We recently had a great discussion about determining the size of a process. You can see it in the BPM Group on Linkedin for the full effect, but I try to summarize the varying views from that discussion here.
So how do we determine the right size of a process? It’s a great question since a huge processes would be a terrible chore to maintain. Spaghetti comes to mind. Do software design standards help this area of the business? High cohesion, low coupling, modularity? Is it possible or helpful to have many smaller processes? Here are some of the answers proposed. They have been edited and shortened for this blog post.
- Use a maximum of 25 nodes per process and decompose into sub-processes when it gets larger.
- Agrees with my theory (don’t determine the size), but you do need strong documentation.
- Internal/External customers define the process beginning and result.
- If necessary, it can be decomposed to smaller parts while preserving full E2E logic.
- Improving activities outside these processes doesn’t allow measurement of ROI.
- Based on Alec Sharp’s research, suggests macro processes be decomposed into five to seven sub-processes.
- Use common sense combined with expertise.
- If process is modeled by management, it should be kept simple.
- If modeled by IT staff, it should be decomposed and usable by them.
- Using abstraction/aggregation you can model the full end to end model without being overly complex.

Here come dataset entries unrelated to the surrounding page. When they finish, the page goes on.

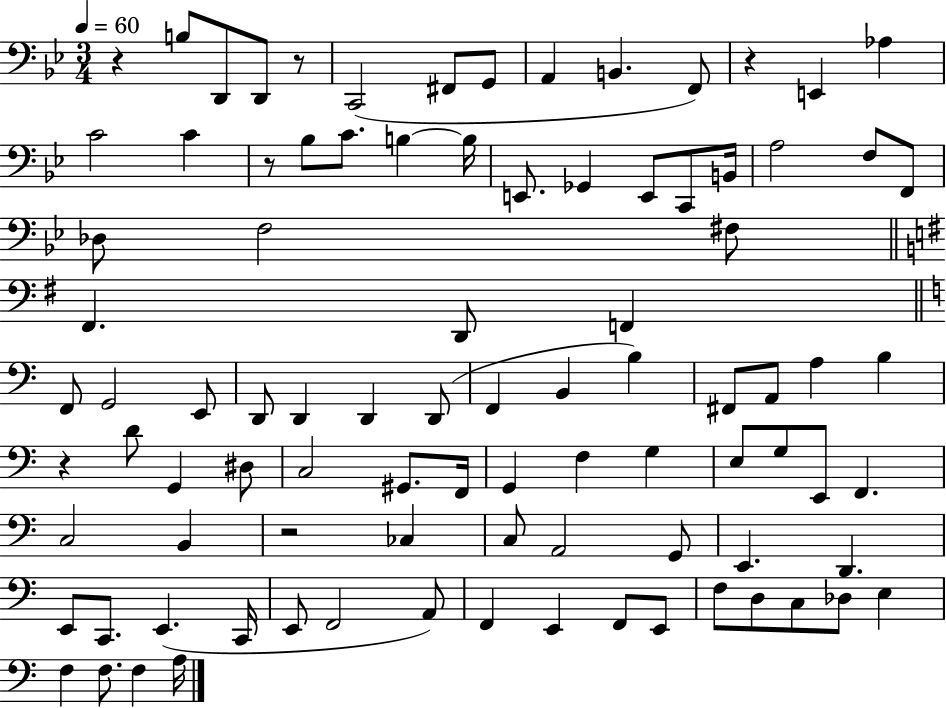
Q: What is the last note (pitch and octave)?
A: A3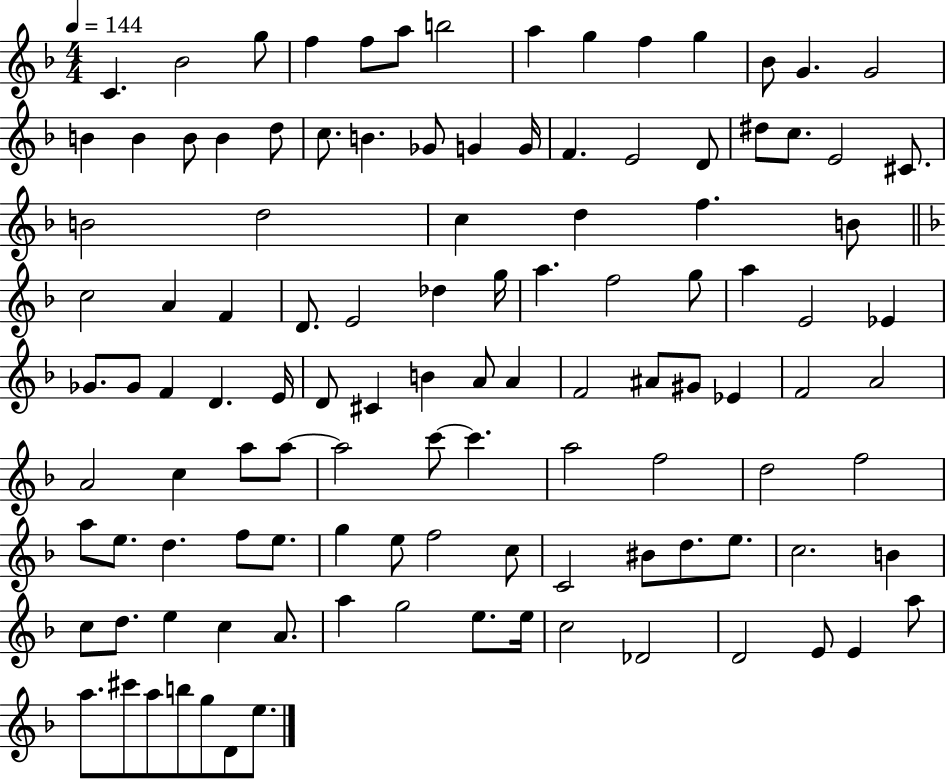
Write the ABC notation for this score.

X:1
T:Untitled
M:4/4
L:1/4
K:F
C _B2 g/2 f f/2 a/2 b2 a g f g _B/2 G G2 B B B/2 B d/2 c/2 B _G/2 G G/4 F E2 D/2 ^d/2 c/2 E2 ^C/2 B2 d2 c d f B/2 c2 A F D/2 E2 _d g/4 a f2 g/2 a E2 _E _G/2 _G/2 F D E/4 D/2 ^C B A/2 A F2 ^A/2 ^G/2 _E F2 A2 A2 c a/2 a/2 a2 c'/2 c' a2 f2 d2 f2 a/2 e/2 d f/2 e/2 g e/2 f2 c/2 C2 ^B/2 d/2 e/2 c2 B c/2 d/2 e c A/2 a g2 e/2 e/4 c2 _D2 D2 E/2 E a/2 a/2 ^c'/2 a/2 b/2 g/2 D/2 e/2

- Using repository based tools helps.
- Use a Process Purpose Diagram (PPD) – This method defines exactly what the purpose of the end-to-end process is. It typically is made up of one or two sentences and it considers all facets of a process.
- Purpose-Oriented Function Tree (PFT) – Once the purpose has been defined for the process, using a purpose-oriented function decomposition approach, we next create the supporting function tree.
- The PFT model adds value along the way: It is an elegant way to ensure only value-adding steps are included.
- When you design a process, it is recommended that each level is not more than 4 -6 parts each; thereby making a process manageable or in this case “appropriately short”.
- Need to master process design.
- Getting from abstraction to details:
- Enterprise Process
- Sub – Process
- Tregear proposes: alignment happens when strategy defines processes.
- Process changes are initiated by projects.
- Projects improve processes and processes execute strategy.
As you can see there are clearly a wide range of opinions on the matter. That means we have a good discussion on our hands!
I proposed that process size is irrelevant if you take a narrative and agile view, should your software allows it. This view minimizes the role of models. That’s important to note. We learn from systems theory that models are always fictional. But what did you expect from me? I seem to take the emergent view of things whenever I can.
If you have an important view to contribute please do so.